▶ **Document segment**

◆ ◆ ◆ ◆

Understanding the LLM-ification of CHI: Unpacking the Impact of LLMs at CHI through a Systematic Literature Review
This work addresses a gap in understanding how LLMs are being integrated into HCI research, providing a taxonomy and guiding questions for researchers, though it is incremental as a review.
The authors conducted a systematic literature review of 153 CHI papers from 2020-24 to understand the uptake and impact of large language models (LLMs) in HCI, finding LLMs applied in 10 domains with five distinct roles but often raising validity and reproducibility concerns.
Large language models (LLMs) have been positioned to revolutionize HCI, by reshaping not only the interfaces, design patterns, and sociotechnical systems that we study, but also the research practices we use. To-date, however, there has been little understanding of LLMs' uptake in HCI. We address this gap via a systematic literature review of 153 CHI papers from 2020-24 that engage with LLMs. We taxonomize: (1) domains where LLMs are applied; (2) roles of LLMs in HCI projects; (3) contribution types; and (4) acknowledged limitations and risks. We find LLM work in 10 diverse domains, primarily via empirical and artifact contributions. Authors use LLMs in five distinct roles, including as research tools or simulated users. Still, authors often raise validity and reproducibility concerns, and overwhelmingly study closed models. We outline opportunities to improve HCI research with and on LLMs, and provide guiding questions for researchers to consider the validity and appropriateness of LLM-related work.

◆ ◆ ◆ ◆

▶ **Records provided**
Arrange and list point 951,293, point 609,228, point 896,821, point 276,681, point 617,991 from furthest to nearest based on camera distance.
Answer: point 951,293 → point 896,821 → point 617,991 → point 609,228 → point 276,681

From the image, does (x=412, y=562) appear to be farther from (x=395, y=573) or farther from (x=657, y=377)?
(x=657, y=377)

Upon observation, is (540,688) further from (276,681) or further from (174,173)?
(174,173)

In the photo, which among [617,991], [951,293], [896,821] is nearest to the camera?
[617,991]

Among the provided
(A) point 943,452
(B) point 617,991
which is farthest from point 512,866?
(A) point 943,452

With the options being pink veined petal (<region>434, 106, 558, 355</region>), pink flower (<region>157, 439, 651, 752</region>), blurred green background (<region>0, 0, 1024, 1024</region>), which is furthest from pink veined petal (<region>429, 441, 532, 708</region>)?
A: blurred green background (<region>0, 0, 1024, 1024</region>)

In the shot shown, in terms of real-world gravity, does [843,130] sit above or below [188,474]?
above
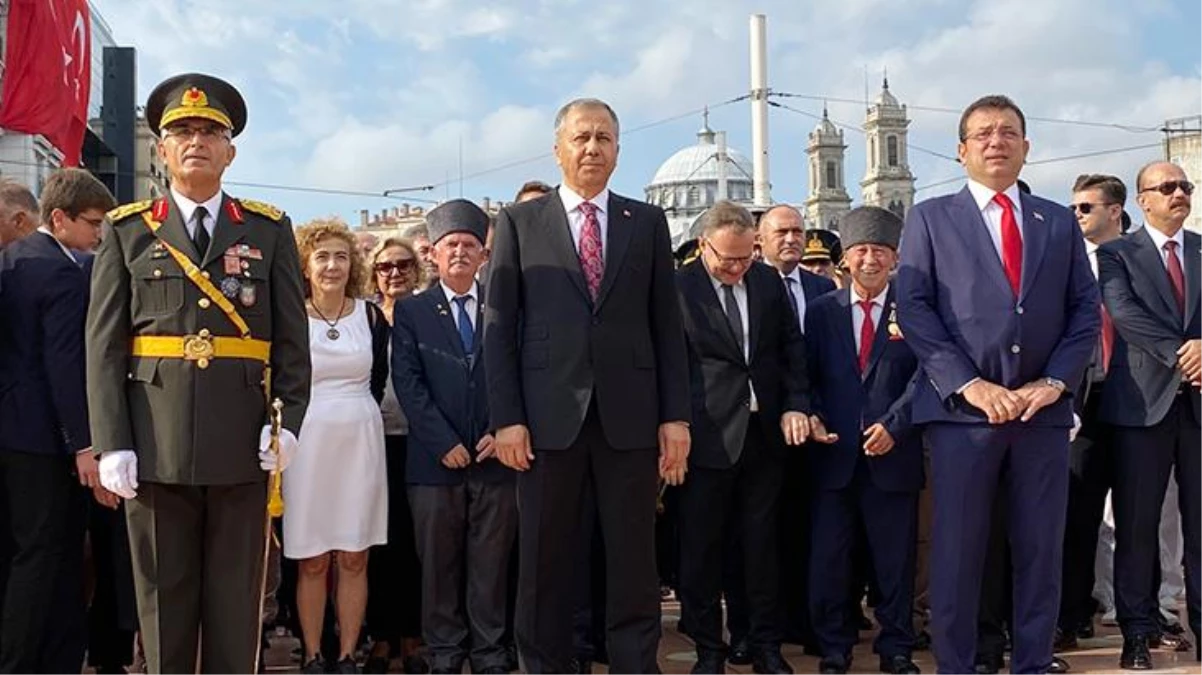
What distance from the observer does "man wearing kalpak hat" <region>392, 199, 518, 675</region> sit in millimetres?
5387

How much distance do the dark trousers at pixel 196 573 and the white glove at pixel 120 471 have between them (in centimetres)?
10

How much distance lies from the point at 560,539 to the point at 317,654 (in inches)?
55.4

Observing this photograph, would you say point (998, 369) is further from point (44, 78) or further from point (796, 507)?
point (44, 78)

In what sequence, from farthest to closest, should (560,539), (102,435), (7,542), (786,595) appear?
1. (786,595)
2. (7,542)
3. (560,539)
4. (102,435)

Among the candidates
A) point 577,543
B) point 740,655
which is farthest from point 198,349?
point 740,655

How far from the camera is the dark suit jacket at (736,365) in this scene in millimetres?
5484

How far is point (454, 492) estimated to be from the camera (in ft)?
17.9

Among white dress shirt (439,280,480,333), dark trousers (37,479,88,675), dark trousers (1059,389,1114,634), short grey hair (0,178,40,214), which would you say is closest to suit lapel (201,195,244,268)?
dark trousers (37,479,88,675)

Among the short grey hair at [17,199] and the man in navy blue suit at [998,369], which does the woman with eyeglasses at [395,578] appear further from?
the man in navy blue suit at [998,369]

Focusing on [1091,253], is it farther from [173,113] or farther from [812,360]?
[173,113]

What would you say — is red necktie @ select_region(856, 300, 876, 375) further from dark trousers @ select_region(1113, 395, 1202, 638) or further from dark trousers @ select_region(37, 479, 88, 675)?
dark trousers @ select_region(37, 479, 88, 675)

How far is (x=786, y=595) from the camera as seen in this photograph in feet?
20.2

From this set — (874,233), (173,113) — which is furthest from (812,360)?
(173,113)

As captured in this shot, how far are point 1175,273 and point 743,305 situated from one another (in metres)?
1.86
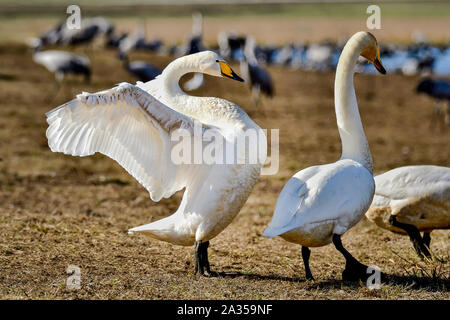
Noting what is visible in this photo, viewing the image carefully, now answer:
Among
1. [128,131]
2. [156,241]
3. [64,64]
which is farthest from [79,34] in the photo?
[128,131]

◆ ◆ ◆ ◆

▶ **Brief 1**
From the summary of the CHI literature review on large language models, quote the passage between "Understanding the LLM-ification" and "as a review.", inclusive.
▶ **Brief 2**
The summary of the CHI literature review gives the categories the authors used to taxonomize the papers. List all of them.
▶ **Brief 3**
Using the summary of the CHI literature review, state whether each statement agrees with it. Answer yes or no, and quote the words that decide it.
(a) The review examined 153 CHI papers.
(b) The papers mostly studied open models.
(c) Authors used LLMs in seven distinct roles.

▶ **Task output 1**
Understanding the LLM-ification of CHI: Unpacking the Impact of LLMs at CHI through a Systematic Literature Review
This work addresses a gap in understanding how LLMs are being integrated into HCI research, providing a taxonomy and guiding questions for researchers, though it is incremental as a review.

▶ **Task output 2**
1. Domains where LLMs are applied
2. Roles of LLMs in HCI projects
3. Contribution types
4. Acknowledged limitations and risks

▶ **Task output 3**
(a) Yes: "a systematic literature review of 153 CHI papers from 2020-24"
(b) No: "overwhelmingly study closed models"
(c) No: "Authors use LLMs in five distinct roles"